"EnTerr" wrote:
Oh absolutely - if one has control over the server-side, it's easier to pick a more digestible form for data than HTML
In one case I was thinking of, I have no control over the server from whence the source data is served (some of it HTML, and some of it Json), and certainly wouldn't consider parsing that from the Roku. However, what I was alluding to was using an intermediate server, one that you do have some degree of control over, which parses the source web pages then generates XML, which it in turn serves to the Roku. My WHATSONCHANNEL for example, when serving up listings from TV cable or satellite providers, can serve up 3 hours' worth of listings from a couple of hundred channels (something it really wasn't intended for), in less than 5 seconds -- and that uses a Php script running on a free web host 5,000 miles away in France (with my channel automatically falling back to another - free - server in Texas if the primary server goes down). If I wasn't so cheap I could probably pay for an account on a faster server, but I don't care because most of the requests from that channel (local OTA TV listings) are served in less than 3 seconds, and no-one's complained about that yet. If you're accessing other APIs that you have no control over, this method also gives you the advantage that you can strip out all the data that's not relevant to your Roku channel, and present it in any form you wish.
"EnTerr" wrote:
I would like to say a good word for roXML though: in certain cases it can parse HTML and its use may be very convenient.
That's something I wasn't aware of. That's good to know.
"EnTerr" wrote:
I am trying to speed-up my homebrew and coincidently, @belltown - i noticed that couple of years ago you wrote parser, JSONDecoder - with focus on speed. Glancing over it i see you use roByteArray and numerals instead of roRegex and strings. Why is that and do you have "words of wisdom" to share about parser performance in BrSc?
When I wrote my Json parser, back before Roku had native Json support, and when all I had was a basic Roku 1, I looked at a couple of other (Regex-based) Json parsers out there. They either had limitations in the Json that they would parse, or were just very slow, particularly when parsing larger amounts of data. I briefly looked at using roRegex and roString functions, but quickly came to the conclusion that string-handling was just very slow no matter what you used, even with "native" roRegex/roString handling. I'm not well versed in the inner workings of regex parsers, but I'd imagine that due to their complexity there's a lot of data access and CPU cycles being used as it scans the input data over and over again trying to match patterns. Also, with regex's, a lot depends on how you use them. Just about any given match can be performed using any number of different regex constructs. Even though I love regex's I didn't want to spend too much of my time trying to figure out which of the gazillion possible regex techniques was the fastest to use in each particular situation.

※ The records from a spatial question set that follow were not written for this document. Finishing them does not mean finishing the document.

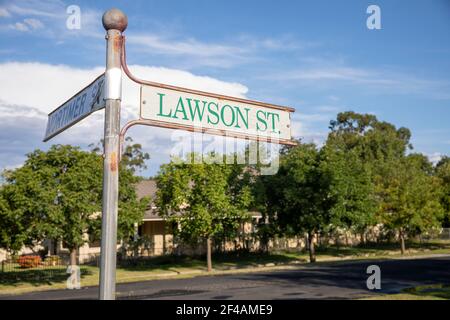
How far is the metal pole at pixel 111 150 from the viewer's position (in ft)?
11.0

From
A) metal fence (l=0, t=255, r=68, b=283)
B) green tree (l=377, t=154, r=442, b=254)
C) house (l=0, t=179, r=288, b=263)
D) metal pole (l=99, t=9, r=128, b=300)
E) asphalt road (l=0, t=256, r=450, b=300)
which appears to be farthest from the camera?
green tree (l=377, t=154, r=442, b=254)

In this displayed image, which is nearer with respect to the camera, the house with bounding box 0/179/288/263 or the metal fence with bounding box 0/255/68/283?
the metal fence with bounding box 0/255/68/283

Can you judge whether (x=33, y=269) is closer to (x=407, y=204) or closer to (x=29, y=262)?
(x=29, y=262)

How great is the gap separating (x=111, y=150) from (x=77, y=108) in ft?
2.18

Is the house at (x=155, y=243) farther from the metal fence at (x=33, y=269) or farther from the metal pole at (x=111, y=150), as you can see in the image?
the metal pole at (x=111, y=150)

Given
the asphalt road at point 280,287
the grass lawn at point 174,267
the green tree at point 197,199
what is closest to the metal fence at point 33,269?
the grass lawn at point 174,267

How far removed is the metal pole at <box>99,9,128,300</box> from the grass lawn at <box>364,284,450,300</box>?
42.8 feet

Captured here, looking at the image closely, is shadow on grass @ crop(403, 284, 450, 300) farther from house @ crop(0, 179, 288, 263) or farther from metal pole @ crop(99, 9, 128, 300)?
house @ crop(0, 179, 288, 263)

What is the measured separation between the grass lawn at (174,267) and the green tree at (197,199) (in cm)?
288

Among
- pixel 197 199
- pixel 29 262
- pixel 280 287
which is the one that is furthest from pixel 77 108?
pixel 29 262

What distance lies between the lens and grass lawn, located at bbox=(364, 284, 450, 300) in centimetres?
1521

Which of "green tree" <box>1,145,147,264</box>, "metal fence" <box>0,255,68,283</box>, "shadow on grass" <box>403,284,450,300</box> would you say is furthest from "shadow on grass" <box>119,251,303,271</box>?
"shadow on grass" <box>403,284,450,300</box>

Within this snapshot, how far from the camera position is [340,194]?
33.9 m
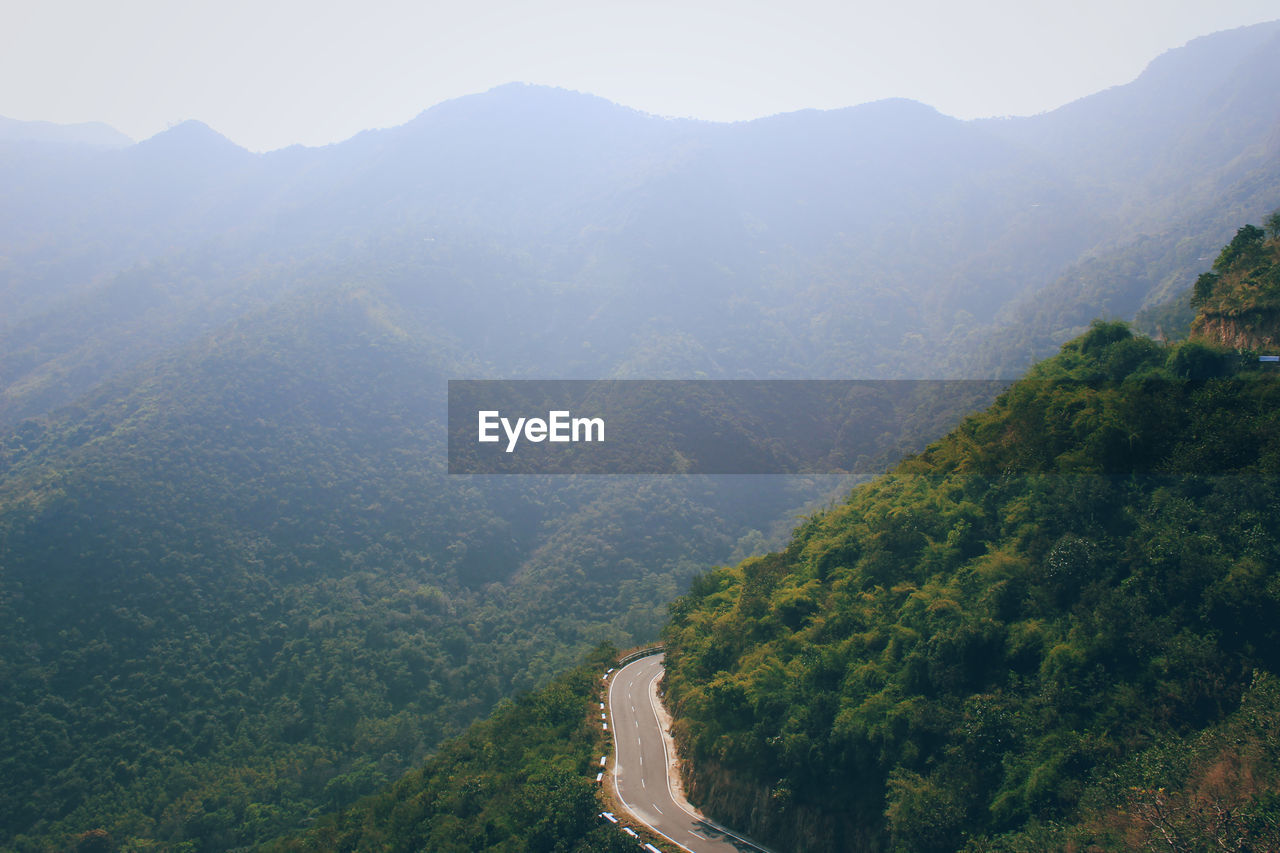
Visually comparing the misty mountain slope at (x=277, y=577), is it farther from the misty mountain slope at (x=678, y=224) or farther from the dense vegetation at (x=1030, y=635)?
the dense vegetation at (x=1030, y=635)

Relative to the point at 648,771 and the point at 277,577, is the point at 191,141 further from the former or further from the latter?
the point at 648,771

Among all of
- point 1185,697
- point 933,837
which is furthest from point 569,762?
point 1185,697

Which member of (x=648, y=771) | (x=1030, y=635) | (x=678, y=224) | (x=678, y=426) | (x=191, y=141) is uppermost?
(x=191, y=141)

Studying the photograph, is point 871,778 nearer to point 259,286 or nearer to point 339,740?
point 339,740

So I decided to keep things as simple as possible under the assumption that even interpreted code could be relatively fast if the underlying byte-code that was generated didn't have to do much. I generally tried to keep the number of data accesses to a minimum, even if that involved writing more lines of code. As you're probably aware, speed has nothing to do with how many lines of code you write; it's how many CPU instructions and memory accesses take place, etc. that counts.
My general design principles were to as far as possible:
- Convert the input string to a byte array, as BS seemed to process arrays of bytes fairly efficiently.

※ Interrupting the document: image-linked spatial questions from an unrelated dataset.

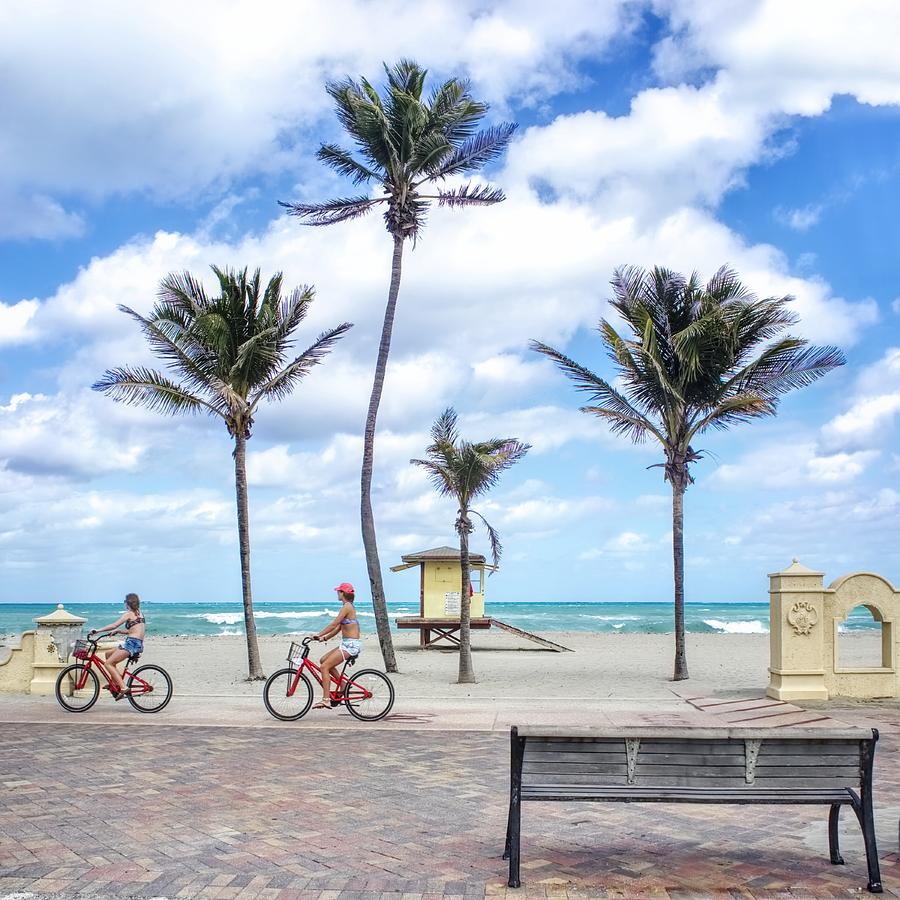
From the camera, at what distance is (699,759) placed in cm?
556

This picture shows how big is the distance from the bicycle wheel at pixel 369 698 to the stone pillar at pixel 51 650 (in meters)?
5.62

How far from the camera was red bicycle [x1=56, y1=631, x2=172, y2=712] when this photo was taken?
13.3 m

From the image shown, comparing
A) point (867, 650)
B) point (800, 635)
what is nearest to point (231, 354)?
point (800, 635)

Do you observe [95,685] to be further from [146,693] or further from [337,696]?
[337,696]

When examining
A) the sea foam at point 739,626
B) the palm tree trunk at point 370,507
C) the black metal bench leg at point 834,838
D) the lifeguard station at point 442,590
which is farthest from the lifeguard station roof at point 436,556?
the sea foam at point 739,626

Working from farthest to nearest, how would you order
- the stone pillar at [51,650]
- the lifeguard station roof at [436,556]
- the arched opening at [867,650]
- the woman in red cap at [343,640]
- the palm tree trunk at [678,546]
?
Answer: the lifeguard station roof at [436,556] → the palm tree trunk at [678,546] → the stone pillar at [51,650] → the arched opening at [867,650] → the woman in red cap at [343,640]

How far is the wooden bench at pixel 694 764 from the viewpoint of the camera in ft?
18.1

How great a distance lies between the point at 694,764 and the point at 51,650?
42.5 ft

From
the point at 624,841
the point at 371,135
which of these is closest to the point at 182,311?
the point at 371,135

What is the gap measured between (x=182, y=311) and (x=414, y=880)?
53.6ft

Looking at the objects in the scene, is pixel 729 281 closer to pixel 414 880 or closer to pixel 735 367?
pixel 735 367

- Examine each character (byte) in turn, once and only once, with no lookahead, no copying, no stacks, etc., although I did make use of recursion in BS.
- When examining characters (bytes) to check whether they were number characters, or whitespace characters, or escape characters, etc., instead of having a comparison with multiple conditions (if char=space OR char=tab OR char=carriage-return OR char=newline), I just used a look-up table indexed by the character value (if whitespaceTable [byte])
- Stay away from BS roRegex and roString functions, which although they'd save lines of code, I just didn't think that all the stuff they had going on behind the scenes made up for that. [Subject to what I said above about how you use them being a significant factor].
I ran some tests on various-sized data sets as found that my parser was significantly faster on large data sets than the others, and generally comparable on smaller data sets. Then Roku made their own native Json parser, so I didn't need mine any more.
Paring Json, however, is way easier than parsing Xml. I can see why you'd want to save writing code by using regex's in your case. Just don't expect it to be very fast.